Under the Field Artillery Rationalisation Plan, the army plans to procure 3000 to 3600 pieces of artillery, at a cost of US$3 billion. This includes purchasing 1580 towed, 814 mounted, 180 self-propelled wheeled, 100 self-propelled tracked and 145 ultra-light 155 mm/52 calibre artillery guns.

Ultra-light Howitzers 
After three years of searching and negotiations, India ordered M777 155  ultra-light howitzer from USA in September 2013.

The Indian Army first announced plans to acquire 145 guns for , but purchase plans were overtaken when the procurement process was restarted in July 2010. India's Ministry of Defence cleared the proposal for buying 145 guns for US$660 million on 11 May 2012 through the US Government's Foreign Military Sales (FMS) process. This was put up before the Ministry of Finance for clearance and will subsequently be taken up by the Cabinet Committee on Security for final approval. On 2 August 2013, India requested the sale of 145 M777 howitzers for US$885 million. On 24 February 2014 the purchase was again postponed. On 11 May 2014 the purchase was cleared by India's Ministry of Defence. On 11 July 2014, the Government of India announced that it would not order the guns because of cost issues. On 22 November 2014, the selection process was restarted under the "Make In India" program. On 13 May 2015, the Ministry of Defence approved ₹29 billion (₹2,900 crore) to buy 145 M777 ultralight howitzers from the US. On 15 December 2015, the Indian Ministry of Defence said it was keen on placing a follow-up order of 500 more M777 guns.

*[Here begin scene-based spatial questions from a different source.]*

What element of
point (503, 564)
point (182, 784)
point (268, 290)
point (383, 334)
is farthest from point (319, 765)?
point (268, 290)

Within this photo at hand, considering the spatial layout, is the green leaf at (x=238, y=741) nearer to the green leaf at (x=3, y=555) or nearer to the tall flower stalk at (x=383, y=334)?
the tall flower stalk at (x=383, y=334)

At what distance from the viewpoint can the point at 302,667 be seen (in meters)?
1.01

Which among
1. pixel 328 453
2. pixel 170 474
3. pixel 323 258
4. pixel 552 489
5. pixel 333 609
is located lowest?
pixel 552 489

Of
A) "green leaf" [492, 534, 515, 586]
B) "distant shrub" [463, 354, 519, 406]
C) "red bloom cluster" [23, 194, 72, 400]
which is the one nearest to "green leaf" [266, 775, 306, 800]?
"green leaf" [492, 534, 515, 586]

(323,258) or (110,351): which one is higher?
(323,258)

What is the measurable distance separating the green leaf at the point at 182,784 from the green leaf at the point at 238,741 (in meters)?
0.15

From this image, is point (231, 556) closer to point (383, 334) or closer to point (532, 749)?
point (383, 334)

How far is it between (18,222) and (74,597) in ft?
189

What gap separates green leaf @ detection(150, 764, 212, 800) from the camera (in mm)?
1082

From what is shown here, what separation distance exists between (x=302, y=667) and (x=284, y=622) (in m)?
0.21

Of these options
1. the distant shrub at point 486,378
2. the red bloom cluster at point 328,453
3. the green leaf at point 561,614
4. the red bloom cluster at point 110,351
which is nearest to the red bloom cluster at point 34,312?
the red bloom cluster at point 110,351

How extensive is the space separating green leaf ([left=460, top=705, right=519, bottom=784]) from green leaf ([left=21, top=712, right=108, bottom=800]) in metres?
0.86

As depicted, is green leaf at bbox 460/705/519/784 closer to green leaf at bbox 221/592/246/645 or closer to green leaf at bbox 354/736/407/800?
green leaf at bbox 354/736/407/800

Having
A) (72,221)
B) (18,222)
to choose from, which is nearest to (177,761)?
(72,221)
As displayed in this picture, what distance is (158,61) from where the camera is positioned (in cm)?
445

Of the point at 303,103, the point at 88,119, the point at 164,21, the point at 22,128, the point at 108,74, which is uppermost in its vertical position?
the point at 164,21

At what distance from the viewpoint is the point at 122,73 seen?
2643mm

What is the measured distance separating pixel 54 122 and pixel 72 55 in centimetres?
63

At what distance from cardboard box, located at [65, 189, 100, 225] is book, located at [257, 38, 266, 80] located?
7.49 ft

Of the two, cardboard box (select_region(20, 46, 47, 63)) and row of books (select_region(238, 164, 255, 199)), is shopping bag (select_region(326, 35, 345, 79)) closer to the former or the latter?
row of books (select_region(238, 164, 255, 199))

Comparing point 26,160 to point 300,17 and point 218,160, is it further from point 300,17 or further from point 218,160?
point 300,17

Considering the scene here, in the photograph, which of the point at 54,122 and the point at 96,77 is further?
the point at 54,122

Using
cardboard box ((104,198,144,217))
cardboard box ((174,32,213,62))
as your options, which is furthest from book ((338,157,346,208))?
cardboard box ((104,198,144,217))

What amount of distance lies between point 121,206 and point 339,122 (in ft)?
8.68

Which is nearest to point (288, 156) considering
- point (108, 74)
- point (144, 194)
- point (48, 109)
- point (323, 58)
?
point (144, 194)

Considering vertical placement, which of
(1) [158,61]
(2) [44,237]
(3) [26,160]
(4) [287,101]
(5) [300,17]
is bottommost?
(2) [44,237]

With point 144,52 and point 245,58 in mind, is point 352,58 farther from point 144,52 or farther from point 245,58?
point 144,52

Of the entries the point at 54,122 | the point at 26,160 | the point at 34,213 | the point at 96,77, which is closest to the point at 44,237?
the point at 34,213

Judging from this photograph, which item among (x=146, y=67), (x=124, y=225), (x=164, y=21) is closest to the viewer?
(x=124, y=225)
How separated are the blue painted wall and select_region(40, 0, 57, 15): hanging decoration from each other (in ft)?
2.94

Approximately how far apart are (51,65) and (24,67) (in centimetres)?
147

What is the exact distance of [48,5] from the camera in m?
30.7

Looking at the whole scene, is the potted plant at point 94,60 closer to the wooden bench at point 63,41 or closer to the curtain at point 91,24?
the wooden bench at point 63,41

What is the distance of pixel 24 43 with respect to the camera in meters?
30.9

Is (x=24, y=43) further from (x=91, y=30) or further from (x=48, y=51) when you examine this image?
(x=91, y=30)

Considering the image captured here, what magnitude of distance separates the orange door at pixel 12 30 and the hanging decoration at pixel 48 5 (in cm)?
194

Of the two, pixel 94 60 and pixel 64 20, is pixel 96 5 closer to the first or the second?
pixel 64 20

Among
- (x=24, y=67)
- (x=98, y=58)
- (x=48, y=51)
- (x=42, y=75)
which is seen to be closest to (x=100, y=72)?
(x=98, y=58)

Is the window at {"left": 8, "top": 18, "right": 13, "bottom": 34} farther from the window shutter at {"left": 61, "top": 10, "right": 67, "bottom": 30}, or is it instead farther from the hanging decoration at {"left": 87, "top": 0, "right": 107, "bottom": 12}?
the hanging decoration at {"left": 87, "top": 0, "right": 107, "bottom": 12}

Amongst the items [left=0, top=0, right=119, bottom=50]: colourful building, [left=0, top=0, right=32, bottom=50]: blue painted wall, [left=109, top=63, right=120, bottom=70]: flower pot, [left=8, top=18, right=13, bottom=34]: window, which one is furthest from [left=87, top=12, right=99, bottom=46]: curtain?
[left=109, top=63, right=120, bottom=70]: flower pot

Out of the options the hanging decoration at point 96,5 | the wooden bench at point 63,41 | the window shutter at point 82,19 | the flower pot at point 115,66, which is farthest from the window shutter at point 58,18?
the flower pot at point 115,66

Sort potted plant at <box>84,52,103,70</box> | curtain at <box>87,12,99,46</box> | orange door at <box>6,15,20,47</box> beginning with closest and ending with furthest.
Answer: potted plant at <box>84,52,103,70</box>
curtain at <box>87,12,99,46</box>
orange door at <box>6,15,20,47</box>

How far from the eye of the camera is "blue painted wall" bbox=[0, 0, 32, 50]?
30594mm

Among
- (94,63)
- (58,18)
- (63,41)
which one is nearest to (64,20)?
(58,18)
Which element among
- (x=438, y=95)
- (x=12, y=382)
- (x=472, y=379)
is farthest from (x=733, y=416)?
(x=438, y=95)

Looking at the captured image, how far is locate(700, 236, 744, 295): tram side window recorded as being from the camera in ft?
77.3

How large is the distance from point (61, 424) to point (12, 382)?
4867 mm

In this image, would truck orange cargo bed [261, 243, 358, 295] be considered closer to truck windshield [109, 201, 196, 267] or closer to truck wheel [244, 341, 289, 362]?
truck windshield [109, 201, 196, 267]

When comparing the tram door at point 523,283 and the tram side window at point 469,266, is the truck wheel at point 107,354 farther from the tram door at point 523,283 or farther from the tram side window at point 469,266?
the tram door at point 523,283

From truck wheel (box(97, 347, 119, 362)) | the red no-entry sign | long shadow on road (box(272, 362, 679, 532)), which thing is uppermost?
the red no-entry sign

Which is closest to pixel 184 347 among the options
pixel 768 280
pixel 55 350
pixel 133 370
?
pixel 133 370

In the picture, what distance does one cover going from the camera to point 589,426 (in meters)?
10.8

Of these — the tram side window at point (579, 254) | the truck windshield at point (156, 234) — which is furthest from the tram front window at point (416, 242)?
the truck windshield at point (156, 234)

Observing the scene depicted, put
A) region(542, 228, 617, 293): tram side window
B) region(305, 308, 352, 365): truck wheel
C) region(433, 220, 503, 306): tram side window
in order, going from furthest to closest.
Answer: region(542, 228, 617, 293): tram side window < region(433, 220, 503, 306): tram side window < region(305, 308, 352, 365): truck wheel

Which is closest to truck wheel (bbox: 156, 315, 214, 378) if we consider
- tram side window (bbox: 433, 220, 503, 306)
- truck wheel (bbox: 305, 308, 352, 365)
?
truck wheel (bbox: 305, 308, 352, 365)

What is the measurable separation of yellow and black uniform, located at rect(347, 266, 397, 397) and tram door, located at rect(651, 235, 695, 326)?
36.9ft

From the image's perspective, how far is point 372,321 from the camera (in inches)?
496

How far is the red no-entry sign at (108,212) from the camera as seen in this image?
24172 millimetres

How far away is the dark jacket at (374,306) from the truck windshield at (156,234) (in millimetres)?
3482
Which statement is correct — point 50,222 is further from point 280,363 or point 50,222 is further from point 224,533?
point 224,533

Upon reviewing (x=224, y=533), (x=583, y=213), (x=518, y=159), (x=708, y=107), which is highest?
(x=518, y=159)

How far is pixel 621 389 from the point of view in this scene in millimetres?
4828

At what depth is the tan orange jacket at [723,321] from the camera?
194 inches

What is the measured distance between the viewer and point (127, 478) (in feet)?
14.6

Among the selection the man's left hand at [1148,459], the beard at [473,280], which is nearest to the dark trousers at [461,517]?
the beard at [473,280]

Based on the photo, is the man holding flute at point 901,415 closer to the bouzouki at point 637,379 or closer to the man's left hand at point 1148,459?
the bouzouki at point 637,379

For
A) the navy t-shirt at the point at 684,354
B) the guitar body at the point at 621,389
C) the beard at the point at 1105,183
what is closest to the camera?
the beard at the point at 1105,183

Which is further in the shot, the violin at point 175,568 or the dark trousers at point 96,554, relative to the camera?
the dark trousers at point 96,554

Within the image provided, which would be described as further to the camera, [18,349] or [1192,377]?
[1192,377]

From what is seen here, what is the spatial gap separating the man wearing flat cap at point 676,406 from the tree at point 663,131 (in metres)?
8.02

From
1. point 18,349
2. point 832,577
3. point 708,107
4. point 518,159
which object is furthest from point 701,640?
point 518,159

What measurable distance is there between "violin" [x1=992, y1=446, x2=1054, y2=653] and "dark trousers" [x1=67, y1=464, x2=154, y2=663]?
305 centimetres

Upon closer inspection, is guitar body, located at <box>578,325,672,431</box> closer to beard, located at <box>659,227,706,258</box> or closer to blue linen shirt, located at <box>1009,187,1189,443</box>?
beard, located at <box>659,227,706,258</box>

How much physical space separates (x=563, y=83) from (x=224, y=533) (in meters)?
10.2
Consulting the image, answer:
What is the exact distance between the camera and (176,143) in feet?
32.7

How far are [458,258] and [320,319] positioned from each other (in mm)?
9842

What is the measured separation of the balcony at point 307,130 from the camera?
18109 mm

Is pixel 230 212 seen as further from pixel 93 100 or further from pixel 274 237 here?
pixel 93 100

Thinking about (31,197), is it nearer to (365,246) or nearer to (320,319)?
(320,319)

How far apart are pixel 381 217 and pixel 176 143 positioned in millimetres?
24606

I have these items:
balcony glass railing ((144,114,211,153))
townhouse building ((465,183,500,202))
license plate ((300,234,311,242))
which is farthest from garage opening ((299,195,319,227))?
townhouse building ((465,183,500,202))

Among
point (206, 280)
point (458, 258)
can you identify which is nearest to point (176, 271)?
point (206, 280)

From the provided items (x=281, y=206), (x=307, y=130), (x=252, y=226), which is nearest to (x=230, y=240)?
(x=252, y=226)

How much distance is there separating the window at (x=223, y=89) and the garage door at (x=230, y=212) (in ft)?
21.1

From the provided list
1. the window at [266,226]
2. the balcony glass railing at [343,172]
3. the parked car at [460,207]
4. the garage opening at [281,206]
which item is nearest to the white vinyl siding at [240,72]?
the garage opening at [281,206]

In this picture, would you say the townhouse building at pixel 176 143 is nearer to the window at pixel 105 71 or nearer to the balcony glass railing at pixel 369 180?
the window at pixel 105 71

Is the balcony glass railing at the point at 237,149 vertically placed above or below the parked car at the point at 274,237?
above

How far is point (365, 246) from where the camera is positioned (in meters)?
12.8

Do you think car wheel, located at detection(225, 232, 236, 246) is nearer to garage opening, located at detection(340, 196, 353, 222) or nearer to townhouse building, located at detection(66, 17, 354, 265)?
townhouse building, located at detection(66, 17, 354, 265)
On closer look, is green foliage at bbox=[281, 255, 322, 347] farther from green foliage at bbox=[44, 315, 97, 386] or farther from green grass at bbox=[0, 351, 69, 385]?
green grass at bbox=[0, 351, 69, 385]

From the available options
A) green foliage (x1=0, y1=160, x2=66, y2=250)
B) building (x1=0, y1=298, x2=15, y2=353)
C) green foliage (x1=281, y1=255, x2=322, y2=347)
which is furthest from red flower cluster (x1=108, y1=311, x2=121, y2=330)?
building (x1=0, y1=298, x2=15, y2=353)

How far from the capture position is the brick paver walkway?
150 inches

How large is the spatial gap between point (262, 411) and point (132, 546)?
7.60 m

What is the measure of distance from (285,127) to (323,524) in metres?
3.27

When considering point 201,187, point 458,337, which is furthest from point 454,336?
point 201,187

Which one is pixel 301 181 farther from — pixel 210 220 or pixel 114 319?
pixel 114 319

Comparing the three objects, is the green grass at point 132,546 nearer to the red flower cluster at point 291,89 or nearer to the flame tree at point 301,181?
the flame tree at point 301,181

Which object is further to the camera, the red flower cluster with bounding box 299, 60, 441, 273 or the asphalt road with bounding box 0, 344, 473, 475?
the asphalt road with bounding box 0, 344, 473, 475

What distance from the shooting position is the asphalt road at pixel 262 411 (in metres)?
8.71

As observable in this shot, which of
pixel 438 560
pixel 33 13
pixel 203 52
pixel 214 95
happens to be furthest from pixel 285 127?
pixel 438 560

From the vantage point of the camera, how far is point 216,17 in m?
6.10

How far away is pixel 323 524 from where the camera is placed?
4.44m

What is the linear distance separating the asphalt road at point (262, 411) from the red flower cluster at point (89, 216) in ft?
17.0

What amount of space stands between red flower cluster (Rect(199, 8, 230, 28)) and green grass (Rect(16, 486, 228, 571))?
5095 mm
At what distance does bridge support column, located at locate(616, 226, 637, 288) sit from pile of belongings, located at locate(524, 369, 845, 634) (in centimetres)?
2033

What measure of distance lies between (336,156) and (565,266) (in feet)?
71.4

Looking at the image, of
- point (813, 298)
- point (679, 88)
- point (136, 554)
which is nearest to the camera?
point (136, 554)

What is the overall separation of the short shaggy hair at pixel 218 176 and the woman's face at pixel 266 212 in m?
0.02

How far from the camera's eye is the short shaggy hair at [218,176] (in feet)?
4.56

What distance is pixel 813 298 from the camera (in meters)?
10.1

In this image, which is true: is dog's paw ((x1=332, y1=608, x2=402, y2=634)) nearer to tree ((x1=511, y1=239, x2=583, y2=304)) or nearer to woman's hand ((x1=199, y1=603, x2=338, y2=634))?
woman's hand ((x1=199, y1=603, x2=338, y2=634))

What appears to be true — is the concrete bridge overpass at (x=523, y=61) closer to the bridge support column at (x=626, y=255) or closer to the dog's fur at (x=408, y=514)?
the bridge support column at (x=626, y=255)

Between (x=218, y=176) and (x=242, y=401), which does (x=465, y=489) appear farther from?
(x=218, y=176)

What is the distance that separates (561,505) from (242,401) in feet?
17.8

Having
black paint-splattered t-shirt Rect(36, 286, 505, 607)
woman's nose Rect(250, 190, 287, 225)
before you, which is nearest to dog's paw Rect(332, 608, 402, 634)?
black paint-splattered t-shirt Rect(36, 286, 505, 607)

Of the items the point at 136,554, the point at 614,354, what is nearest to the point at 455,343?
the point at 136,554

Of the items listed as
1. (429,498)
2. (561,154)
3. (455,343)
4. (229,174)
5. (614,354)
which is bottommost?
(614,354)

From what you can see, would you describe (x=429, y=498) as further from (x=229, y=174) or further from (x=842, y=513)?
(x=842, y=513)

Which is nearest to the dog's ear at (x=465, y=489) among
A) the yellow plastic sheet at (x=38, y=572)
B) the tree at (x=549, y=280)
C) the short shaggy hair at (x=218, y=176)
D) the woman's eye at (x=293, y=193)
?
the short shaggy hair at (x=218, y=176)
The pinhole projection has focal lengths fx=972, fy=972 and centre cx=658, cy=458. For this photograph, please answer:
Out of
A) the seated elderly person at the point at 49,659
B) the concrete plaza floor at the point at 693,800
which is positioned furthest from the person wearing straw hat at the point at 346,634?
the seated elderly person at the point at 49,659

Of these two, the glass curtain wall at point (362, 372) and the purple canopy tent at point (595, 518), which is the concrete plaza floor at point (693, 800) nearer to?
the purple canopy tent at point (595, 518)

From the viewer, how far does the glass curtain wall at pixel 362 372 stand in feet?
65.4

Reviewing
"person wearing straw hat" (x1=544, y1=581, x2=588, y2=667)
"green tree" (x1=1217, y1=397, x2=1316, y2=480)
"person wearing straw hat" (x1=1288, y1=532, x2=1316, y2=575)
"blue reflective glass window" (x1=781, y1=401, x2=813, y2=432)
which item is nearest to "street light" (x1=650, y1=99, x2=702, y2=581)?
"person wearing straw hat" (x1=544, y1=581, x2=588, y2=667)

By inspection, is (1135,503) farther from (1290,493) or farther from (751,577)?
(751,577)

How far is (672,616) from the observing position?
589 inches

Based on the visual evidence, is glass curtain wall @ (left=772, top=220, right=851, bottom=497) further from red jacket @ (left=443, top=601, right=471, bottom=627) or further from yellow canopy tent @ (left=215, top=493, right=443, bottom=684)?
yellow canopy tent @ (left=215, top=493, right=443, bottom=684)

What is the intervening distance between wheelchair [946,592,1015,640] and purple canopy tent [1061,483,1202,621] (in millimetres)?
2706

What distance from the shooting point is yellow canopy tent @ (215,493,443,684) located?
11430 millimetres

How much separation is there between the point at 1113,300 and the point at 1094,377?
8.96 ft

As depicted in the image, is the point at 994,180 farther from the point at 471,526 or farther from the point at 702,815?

On 26 June 2016, it was announced that 145 guns will be purchased by India for US$750 million. On 30 November 2016 Indian government completed the deal to buy 145 howitzers from the US. The deal was completed in December 2016. Under the agreement, BAE Systems supplied 25 ready-built howitzers, while 120 guns were manufactured in India by Mahindra Defence Systems Limited.

The Indian Army received its first shipment comprising two howitzers on 18 May 2017 in New Delhi from United States in ready to use condition. It was reported that on 2 September 2017, the barrel of one of the howitzers was damaged while firing during calibration trials. The Indian army used the M777 howitzer in the Himvijay exercise in Arunachal Pradesh which involved the newly raised integrated battle groups.

A total of 7 artillery regiments are planned, each of 18 guns. The first regiment is planned to be raised by end-2020 with 15 guns supplied by BAE systems and three guns supplied by Mahindra Defense Systems Limited.

In July 2020, in the wake of escalating tension with China in light of hostile Chinese posturing, particularly on the border between the Union Territory of Ladakh and Chinese-occupied Tibet, further purchases of Excalibur shells were announced by the Indian Ministry of Defence.